MDdW / Ungeheures Getöse verkündet das Herannahen der Sonne. Horchet! Horcht!

Der Aufrechtgeher weiset gern / ins Firmament so herrlich fern / um was herabfiel peng von dorten / fern von sich selbst so zu verorten / dadurch wird flugs und scheu vermieden / da man sich beugt und klagt hienieden / daß was vom Himmel niederprasselt / der Aufrechtgeher selbst vermasselt / dies man benennt zur Not mit Namen / wer streute der Dummheit Spreu und Samen / ins eigne kalte Nest / wem liegt auf kaltem Teller Rest / des vom selbsternannten Gott verbockten / kleingeldklimpernd ins Abseits gerockten / möchtegern so weisen Spiels / was nichts als der Seelendienst / seiner selbst und dies nicht knapp / halt dich bescheiden gebe ab / und denke nur ein kleines Stück / nicht nur nach vorne / auch zurück als damals du noch selbst in Nöten / davon mag dir der Dämon flöten / wenn du vergessen wo dein Stall / der Aufrechtgeher neigt zum Knall / und läßt ihn gerne sich begleichen / von Leichen und Zeichen / die auf fremder Stirn er sieht gezogen / der Spiegel beschlägt / du hast gelogen mein bester Genosse / deinem Rosse das dich nach vorn nicht mehr trägt / schon klappert sein rostig Eisen / bald wird dich des Himmels verweisen / jener der dort oben wohnt / dein dumpfes Beharren / der Teufel dir lohnt / falls nicht sein ragend wütend Finger / es trommetet es posaunet / Auge blinzt und Ohr erstaunet / Unerhörtes hört sich nicht / Wut bleib bei mir / lösch das Licht / heute zur Nacht / oh schweig Gedicht!
MDdW / A. Mahler in einer anmutigen Gegend?

Mahler, auf blumigen Rasen gebettet, ermüdet, unruhig, schlafsuchend. Dämmerung. Geisterkreis, neudeutsch Besserwisser, schwebend bewegt, anmutig kleine Gestalten, anschließend Chöre, Parteitage, Expräsidenten, Sucher, Flucher und Allergiker, mentale Zweitligisten, Turnschuhe, welche Geburtstag feiern, der Westen ist am besten, im Osten tut’s nix kosten, und alle zahlen drauf, so ist der Welten Lauf, wenn sich lau die Lüfte füllen, süße Düfte und Nebelhüllen, es wiegt das Herz in Kindesruh’, und das Herz des ständig Müden schließt des Auges Pforte zu. Manchmal möcht’ man Neger sein und vor Verzweiflung lauter schrei’n als alle klugen deutschen Eulen, die Tag und Nacht nur kontogeil heulen, vor Dummheit oder Glück. Morgen noch ein Stück vom Leben, an dem wir kleben. Gegrüßt die Nacht, sei sie gut oder schlecht, wer schläft, hat Recht, doch nicht immer. Des Bären Mittelfinger zuckt, zeigt nach oben. Nieder das Gewimmer. Zweitfaust, ja!

------------

AUFGABE 1: Schreibe die Zeilen der Datensätze zwischen der Zeile mit „What is the measurable“ und der Zeile mit „4312 centimetres“, beide eingeschlossen, als nummerierte Liste ohne Leerzeilen um.

------------

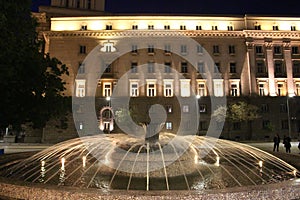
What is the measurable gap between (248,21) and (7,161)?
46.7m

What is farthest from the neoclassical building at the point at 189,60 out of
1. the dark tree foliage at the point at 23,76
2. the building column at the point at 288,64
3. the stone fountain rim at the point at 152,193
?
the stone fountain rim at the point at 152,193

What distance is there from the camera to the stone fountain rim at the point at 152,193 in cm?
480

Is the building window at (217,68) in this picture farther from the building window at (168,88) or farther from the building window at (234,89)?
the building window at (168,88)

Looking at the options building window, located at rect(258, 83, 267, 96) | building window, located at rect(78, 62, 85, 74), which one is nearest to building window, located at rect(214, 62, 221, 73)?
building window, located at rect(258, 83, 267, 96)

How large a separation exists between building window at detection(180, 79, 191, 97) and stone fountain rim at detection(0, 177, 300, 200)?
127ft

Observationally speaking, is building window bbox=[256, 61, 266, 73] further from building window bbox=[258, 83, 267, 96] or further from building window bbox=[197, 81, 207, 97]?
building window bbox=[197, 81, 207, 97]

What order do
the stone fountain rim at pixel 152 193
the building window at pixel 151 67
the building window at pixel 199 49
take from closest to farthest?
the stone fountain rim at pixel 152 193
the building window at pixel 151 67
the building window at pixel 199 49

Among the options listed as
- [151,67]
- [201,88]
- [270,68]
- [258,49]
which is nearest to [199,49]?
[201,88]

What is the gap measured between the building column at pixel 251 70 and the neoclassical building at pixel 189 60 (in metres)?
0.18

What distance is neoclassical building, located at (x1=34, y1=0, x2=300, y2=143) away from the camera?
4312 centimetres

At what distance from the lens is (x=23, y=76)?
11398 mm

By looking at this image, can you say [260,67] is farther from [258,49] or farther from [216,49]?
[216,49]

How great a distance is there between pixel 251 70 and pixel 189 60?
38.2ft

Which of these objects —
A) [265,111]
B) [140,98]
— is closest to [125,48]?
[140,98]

------------

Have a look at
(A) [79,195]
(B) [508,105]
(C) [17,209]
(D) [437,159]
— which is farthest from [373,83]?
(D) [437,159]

------------

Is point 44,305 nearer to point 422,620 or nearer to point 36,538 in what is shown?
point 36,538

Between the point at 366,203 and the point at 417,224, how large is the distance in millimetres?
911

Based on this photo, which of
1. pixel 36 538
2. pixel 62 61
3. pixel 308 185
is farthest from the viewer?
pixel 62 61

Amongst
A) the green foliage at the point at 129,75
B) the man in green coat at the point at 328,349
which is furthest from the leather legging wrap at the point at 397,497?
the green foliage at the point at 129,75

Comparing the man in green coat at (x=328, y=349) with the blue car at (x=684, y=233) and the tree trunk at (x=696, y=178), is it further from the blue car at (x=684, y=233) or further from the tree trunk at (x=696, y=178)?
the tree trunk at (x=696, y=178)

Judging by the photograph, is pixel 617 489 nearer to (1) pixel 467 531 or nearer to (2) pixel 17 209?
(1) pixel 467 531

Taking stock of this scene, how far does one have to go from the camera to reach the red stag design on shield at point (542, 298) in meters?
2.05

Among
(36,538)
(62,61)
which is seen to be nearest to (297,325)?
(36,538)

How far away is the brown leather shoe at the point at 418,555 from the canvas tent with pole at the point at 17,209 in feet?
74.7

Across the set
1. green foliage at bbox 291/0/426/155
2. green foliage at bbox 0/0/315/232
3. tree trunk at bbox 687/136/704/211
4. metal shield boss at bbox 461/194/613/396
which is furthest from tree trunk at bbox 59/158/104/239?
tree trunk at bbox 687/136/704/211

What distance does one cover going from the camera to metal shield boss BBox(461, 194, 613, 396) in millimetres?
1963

------------

AUFGABE 2: Worauf ist Mahler laut dem ausgewählten Text gebettet?

LÖSUNG 1:
1. What is the measurable gap between (248,21) and (7,161)?
2. 46.7m
3. What is farthest from the neoclassical building at the point at 189,60 out of
4. 1. the dark tree foliage at the point at 23,76
5. 2. the building column at the point at 288,64
6. 3. the stone fountain rim at the point at 152,193
7. ?
8. the stone fountain rim at the point at 152,193
9. What distance is there from the camera to the stone fountain rim at the point at 152,193 in cm?
10. 480
11. Is the building window at (217,68) in this picture farther from the building window at (168,88) or farther from the building window at (234,89)?
12. the building window at (168,88)
13. Looking at the options building window, located at rect(258, 83, 267, 96) | building window, located at rect(78, 62, 85, 74), which one is nearest to building window, located at rect(214, 62, 221, 73)?
14. building window, located at rect(258, 83, 267, 96)
15. How large a separation exists between building window at detection(180, 79, 191, 97) and stone fountain rim at detection(0, 177, 300, 200)?
16. 127ft
17. Observationally speaking, is building window bbox=[256, 61, 266, 73] further from building window bbox=[258, 83, 267, 96] or further from building window bbox=[197, 81, 207, 97]?
18. building window bbox=[197, 81, 207, 97]
19. What order do
20. the stone fountain rim at pixel 152 193
21. the building window at pixel 151 67
22. the building window at pixel 199 49
23. take from closest to farthest?
24. the stone fountain rim at pixel 152 193
25. the building window at pixel 151 67
26. the building window at pixel 199 49
27. Among the options listed as
28. - [151,67]
29. - [201,88]
30. - [270,68]
31. - [258,49]
32. which is nearest to [199,49]?
33. [201,88]
34. What is the gap measured between the building column at pixel 251 70 and the neoclassical building at pixel 189 60 (in metres)?
35. 0.18
36. What distance is neoclassical building, located at (x1=34, y1=0, x2=300, y2=143) away from the camera?
37. 4312 centimetres

LÖSUNG 2: Auf blumigen Rasen.